Extrait de page>
-------

Andrée Ruffo. Photo : Lobe Blogue
Andrée Ruffo. Photo : Lobe Blogue
« Bien sûr qu’il faut démanteler la DPJ. Pour moi, il n’y a aucun doute», a martelé l’ex-juge déchue Andrée Ruffo lors d’une entrevue à QUB radio, jeudi dernier.

Elle était au micro de l’émission Politiquement incorrect animée par Richard Martineau pour réagir au jugement rendu deux jours avant par le Tribunal de la jeunesse, levant le voile sur les sévices subis par le frère de la fillette martyre de Granby.

« La responsabilité des enfants, ça appartient aux parents », a-t-elle plaidé.

« Ce n’est pas à l’État de s’occuper des enfants en premier lieu. Premièrement les parents, deuxièmement la communauté, et ensuite (l’État) ultimement, mais ça, ce sera 10%, ce ne sera pas des centaines de milliers d’enfants. »

Elle s’est par ailleurs inquiété de la trop grande opacité de la Direction de la protection de la jeunesse.

« J’aimerais bien qu’on repense la fameuse confidentialité, la confidentialité qui protège la DPJ. (...) Pourquoi c’est si sacré? Parce qu’on protège la DPJ. »

-------

À faire>
(1) Dans l'extrait sur Andrée Ruffo et la DPJ, à quelle émission de QUB radio l'ex-juge a-t-elle accordé son entrevue ?
(2) Reprenez l'extrait sur Andrée Ruffo et la DPJ à la suite de sa dernière phrase, et prolongez-le de quelques phrases.

-------

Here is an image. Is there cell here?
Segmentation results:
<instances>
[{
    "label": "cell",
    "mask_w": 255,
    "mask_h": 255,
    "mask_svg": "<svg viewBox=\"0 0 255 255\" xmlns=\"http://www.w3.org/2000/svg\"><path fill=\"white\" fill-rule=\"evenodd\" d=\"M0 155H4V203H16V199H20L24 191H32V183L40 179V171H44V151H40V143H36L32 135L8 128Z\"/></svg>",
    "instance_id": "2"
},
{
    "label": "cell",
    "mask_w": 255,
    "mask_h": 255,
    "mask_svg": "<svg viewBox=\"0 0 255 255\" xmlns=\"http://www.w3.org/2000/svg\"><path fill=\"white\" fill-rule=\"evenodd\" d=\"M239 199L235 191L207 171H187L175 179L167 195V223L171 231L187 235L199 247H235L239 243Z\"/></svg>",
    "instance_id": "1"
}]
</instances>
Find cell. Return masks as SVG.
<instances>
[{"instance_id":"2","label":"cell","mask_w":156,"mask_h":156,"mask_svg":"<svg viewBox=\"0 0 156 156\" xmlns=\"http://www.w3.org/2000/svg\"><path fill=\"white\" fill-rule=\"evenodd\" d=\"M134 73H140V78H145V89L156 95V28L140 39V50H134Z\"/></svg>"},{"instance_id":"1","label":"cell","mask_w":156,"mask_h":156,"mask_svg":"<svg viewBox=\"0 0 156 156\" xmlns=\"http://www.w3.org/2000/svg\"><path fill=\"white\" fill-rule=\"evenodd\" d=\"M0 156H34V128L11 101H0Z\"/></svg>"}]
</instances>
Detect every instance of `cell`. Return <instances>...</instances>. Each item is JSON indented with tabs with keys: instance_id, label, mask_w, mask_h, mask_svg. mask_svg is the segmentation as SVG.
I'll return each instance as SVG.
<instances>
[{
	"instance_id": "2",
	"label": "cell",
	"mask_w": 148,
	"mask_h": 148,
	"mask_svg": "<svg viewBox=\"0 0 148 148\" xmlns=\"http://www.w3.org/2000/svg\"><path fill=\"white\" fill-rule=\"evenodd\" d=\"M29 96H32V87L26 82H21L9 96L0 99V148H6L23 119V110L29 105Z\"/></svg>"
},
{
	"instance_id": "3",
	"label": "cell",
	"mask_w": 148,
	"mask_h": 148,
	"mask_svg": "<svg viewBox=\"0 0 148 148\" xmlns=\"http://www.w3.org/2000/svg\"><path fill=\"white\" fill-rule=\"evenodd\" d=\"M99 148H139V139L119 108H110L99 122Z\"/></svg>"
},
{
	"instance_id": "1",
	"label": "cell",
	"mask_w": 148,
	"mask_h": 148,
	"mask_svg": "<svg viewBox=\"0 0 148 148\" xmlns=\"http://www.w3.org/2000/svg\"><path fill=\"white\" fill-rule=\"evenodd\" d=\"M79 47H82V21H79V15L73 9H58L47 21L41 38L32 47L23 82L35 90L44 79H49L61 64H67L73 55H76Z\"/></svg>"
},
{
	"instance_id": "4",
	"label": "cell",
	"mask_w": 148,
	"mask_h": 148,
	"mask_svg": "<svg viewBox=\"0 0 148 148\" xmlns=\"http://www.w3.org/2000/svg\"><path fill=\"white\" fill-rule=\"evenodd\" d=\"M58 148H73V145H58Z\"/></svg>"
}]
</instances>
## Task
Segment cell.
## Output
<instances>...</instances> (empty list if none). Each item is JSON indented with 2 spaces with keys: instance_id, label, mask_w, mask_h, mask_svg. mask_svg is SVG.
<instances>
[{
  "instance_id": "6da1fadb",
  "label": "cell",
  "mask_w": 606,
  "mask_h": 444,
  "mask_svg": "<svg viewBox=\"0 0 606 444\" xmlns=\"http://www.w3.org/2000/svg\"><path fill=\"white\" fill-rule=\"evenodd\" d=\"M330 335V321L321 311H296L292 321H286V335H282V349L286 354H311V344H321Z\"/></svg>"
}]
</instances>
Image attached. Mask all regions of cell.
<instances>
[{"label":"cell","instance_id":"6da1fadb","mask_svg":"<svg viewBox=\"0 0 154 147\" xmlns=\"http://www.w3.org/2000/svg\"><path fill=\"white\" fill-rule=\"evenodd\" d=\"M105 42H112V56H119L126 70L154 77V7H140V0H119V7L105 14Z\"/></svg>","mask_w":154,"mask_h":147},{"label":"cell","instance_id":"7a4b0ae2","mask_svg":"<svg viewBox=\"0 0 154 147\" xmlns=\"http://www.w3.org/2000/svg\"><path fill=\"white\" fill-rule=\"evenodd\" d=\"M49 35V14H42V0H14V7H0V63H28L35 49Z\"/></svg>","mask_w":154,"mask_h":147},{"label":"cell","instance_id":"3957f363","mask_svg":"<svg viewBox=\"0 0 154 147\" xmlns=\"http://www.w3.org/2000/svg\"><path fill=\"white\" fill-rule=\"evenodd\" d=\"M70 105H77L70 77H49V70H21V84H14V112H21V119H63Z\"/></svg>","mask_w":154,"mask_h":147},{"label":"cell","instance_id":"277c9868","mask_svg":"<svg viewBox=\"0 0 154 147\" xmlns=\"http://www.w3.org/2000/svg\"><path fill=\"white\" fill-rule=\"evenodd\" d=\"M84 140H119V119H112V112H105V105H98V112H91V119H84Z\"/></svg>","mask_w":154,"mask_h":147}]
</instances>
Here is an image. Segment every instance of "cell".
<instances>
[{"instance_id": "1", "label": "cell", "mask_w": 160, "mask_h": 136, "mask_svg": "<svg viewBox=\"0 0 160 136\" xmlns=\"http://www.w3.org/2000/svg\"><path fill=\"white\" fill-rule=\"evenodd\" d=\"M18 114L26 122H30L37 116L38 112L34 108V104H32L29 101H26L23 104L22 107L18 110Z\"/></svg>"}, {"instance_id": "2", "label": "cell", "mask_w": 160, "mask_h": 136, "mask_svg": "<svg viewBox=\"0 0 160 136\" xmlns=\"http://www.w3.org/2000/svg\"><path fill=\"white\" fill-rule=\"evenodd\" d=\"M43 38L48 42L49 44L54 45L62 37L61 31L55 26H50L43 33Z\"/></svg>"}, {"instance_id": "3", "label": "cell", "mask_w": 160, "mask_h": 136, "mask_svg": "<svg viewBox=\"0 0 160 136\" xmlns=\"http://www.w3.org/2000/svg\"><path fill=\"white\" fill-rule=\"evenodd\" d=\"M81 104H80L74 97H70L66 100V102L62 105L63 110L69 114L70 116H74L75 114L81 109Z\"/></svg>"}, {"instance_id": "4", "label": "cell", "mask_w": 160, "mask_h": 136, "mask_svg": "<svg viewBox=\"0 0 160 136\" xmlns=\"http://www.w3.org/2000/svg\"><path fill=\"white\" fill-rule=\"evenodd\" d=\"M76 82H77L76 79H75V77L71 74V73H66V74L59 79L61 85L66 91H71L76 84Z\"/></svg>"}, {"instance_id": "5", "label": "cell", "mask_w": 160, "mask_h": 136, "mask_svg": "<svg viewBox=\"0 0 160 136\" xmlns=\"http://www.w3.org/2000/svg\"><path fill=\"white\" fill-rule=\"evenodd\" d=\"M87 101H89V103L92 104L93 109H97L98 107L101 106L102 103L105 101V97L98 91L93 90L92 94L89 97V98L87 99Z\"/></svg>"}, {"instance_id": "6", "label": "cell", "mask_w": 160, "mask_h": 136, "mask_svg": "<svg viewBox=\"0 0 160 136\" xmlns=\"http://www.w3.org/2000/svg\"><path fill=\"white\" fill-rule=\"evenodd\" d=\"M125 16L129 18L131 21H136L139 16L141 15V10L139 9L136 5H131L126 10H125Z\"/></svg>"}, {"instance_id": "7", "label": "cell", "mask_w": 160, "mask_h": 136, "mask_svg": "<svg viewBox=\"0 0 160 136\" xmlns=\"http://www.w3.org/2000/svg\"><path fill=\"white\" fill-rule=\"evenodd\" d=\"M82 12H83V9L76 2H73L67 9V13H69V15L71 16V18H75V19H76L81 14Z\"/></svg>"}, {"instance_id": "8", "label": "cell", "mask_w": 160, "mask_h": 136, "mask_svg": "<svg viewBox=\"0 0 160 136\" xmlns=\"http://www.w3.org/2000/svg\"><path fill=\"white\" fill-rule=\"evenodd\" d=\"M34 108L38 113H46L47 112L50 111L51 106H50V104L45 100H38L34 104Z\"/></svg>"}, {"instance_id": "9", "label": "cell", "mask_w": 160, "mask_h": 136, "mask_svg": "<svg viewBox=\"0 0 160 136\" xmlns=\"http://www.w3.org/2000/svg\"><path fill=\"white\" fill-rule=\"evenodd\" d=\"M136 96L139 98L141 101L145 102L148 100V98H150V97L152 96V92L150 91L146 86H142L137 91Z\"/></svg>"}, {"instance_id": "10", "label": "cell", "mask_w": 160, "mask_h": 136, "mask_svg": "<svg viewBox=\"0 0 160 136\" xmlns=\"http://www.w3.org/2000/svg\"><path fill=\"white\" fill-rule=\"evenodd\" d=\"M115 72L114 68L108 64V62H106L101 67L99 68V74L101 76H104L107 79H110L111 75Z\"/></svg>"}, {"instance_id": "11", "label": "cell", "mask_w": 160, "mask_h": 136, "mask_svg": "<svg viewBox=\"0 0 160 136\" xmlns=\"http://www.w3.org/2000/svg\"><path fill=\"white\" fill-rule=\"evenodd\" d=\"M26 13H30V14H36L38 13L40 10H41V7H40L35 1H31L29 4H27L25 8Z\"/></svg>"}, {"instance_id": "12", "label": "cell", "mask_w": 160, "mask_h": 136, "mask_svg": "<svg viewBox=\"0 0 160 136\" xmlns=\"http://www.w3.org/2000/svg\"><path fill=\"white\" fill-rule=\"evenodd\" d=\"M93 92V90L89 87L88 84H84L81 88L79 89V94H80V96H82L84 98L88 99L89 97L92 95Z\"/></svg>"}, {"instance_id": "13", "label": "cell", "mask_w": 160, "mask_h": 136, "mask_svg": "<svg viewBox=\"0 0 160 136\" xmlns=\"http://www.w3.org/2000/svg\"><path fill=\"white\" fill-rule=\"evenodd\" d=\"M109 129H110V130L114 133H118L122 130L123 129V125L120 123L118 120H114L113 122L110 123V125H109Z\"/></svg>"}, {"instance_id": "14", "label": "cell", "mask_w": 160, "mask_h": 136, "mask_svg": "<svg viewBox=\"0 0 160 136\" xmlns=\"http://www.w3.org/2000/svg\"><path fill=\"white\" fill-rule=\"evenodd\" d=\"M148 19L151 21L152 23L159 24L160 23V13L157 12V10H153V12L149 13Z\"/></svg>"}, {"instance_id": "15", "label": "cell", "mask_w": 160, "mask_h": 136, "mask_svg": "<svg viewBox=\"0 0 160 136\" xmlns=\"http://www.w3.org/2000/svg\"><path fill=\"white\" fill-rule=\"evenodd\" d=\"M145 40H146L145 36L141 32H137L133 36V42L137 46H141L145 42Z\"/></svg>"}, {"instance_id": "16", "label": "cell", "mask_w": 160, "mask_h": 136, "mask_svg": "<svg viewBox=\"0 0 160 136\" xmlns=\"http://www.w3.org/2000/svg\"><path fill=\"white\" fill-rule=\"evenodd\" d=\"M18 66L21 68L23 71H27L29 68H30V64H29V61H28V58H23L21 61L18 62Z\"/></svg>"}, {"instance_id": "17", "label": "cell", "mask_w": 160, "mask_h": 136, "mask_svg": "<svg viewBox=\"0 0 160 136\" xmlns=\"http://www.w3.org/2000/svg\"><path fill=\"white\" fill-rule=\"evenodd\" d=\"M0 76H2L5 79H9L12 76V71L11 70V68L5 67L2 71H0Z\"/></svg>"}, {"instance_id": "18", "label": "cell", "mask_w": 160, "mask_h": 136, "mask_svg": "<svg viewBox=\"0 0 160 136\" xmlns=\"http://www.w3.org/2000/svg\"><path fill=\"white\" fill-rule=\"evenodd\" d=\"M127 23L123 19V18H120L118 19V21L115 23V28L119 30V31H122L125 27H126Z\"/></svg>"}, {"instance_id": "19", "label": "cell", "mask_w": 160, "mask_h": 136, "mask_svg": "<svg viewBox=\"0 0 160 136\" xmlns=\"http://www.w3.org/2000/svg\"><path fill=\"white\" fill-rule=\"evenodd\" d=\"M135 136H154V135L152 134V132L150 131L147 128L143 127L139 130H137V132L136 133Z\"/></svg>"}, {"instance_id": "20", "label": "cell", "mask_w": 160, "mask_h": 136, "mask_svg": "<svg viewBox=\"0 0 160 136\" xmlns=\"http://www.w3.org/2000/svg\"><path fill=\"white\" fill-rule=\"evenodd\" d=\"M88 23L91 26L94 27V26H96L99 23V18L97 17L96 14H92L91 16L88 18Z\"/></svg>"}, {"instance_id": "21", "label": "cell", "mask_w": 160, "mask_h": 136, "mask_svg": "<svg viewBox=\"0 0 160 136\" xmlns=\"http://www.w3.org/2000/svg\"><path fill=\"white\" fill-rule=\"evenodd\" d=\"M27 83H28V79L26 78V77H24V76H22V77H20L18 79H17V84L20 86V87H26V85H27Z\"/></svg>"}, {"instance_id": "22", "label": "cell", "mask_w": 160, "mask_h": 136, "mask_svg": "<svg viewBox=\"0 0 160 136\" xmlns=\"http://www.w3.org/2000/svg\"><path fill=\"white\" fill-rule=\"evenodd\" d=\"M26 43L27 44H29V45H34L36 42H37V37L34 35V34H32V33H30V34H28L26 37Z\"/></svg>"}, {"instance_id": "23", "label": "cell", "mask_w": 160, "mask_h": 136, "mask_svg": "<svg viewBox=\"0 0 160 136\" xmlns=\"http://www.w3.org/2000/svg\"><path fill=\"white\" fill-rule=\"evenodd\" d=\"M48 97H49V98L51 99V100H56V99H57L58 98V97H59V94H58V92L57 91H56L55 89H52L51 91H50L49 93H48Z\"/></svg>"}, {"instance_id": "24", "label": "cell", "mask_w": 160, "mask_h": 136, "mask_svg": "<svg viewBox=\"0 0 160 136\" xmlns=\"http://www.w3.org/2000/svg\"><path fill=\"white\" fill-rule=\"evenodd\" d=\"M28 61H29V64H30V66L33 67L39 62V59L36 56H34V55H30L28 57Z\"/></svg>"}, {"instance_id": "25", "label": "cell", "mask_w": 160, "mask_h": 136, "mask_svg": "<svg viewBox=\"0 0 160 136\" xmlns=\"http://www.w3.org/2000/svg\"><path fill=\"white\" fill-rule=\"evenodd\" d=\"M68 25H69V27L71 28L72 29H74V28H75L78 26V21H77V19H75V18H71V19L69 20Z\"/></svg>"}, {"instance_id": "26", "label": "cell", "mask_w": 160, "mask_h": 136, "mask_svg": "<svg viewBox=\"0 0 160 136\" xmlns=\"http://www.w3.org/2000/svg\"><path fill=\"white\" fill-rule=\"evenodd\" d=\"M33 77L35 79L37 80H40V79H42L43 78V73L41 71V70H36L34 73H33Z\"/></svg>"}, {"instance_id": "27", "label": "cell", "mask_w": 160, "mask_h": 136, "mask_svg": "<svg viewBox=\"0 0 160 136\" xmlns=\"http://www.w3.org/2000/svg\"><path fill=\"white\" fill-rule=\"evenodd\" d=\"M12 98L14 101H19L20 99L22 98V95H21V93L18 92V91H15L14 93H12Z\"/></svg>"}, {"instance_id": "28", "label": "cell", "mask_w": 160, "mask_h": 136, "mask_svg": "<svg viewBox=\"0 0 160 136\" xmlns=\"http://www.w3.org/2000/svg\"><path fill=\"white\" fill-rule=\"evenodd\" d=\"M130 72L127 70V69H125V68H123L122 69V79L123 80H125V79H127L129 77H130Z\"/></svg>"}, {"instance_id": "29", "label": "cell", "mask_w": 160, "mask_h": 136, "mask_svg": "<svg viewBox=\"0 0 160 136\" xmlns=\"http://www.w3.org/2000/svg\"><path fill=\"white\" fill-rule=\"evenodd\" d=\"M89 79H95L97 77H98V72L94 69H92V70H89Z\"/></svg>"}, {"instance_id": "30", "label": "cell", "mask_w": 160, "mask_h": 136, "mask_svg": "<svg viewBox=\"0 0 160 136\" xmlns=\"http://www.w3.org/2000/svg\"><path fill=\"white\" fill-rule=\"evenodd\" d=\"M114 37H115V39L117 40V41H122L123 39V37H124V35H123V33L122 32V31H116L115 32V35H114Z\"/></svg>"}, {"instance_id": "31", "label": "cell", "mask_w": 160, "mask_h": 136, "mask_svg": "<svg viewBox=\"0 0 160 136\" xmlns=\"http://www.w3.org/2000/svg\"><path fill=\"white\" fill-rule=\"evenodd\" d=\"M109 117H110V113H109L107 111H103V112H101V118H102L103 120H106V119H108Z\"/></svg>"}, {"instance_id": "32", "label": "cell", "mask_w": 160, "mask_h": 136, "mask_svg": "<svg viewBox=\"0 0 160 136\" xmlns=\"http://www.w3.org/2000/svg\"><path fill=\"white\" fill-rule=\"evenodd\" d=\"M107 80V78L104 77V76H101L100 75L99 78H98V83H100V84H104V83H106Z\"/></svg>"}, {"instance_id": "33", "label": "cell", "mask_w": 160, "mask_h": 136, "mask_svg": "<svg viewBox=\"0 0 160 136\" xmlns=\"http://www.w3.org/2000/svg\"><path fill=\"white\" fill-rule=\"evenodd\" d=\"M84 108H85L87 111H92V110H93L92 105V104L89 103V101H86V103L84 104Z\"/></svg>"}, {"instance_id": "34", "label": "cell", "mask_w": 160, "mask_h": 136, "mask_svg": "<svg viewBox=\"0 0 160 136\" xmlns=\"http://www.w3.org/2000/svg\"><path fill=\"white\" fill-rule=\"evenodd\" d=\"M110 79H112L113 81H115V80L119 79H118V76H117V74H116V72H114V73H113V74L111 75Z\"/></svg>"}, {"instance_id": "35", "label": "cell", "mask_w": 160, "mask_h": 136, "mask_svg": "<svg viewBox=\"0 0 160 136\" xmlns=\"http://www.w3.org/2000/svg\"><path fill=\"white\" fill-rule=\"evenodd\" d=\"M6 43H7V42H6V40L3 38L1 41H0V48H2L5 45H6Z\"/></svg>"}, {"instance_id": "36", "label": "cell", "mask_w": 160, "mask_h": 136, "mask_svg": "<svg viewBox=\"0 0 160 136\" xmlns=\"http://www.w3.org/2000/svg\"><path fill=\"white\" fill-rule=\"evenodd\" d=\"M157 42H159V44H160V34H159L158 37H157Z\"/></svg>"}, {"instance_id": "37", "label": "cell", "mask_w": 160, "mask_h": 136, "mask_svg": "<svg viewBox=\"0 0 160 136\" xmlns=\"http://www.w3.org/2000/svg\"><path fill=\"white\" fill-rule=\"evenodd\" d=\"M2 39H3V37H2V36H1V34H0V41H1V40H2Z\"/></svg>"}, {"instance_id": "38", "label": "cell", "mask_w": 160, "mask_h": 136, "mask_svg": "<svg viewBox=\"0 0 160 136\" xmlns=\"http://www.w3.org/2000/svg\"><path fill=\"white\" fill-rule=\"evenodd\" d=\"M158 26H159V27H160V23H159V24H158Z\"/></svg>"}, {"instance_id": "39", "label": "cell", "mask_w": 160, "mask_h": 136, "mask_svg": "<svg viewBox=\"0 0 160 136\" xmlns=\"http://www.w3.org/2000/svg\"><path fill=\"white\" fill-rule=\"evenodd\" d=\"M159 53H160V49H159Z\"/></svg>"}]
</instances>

-------

Réponses rédigées>
(1) À l'émission Politiquement incorrect, animée par Richard Martineau.

(2)
Devenue juge au Tribunal de la jeunesse de la Cour du Québec en 1986, Andrée Ruffo a été destituée par le Conseil de la magistrature. Ce dernier lui reprochait principalement d’avoir manqué à son devoir de réserve en discutant publiquement des affaires dont elle est saisie, d'avoir caché ses liens d'amitié avec une psychologue qui agissait comme témoin expert témoignant devant elle et d'avoir vanté les services, dans une publicité télévisée, de Via Rail, entre 1988 et 2004.

Elle a contesté les allégations du Conseil en Cour, tentant d’obtenir une audience devant la Cour suprême, qui a refusé de l’entendre. Mme Ruffo a finalement décidé de démissionner par la suite en 2006.

Andrée Ruffo a par ailleurs fondé en 1994 le Bureau international des droits des enfants avec Bernard Kouchner.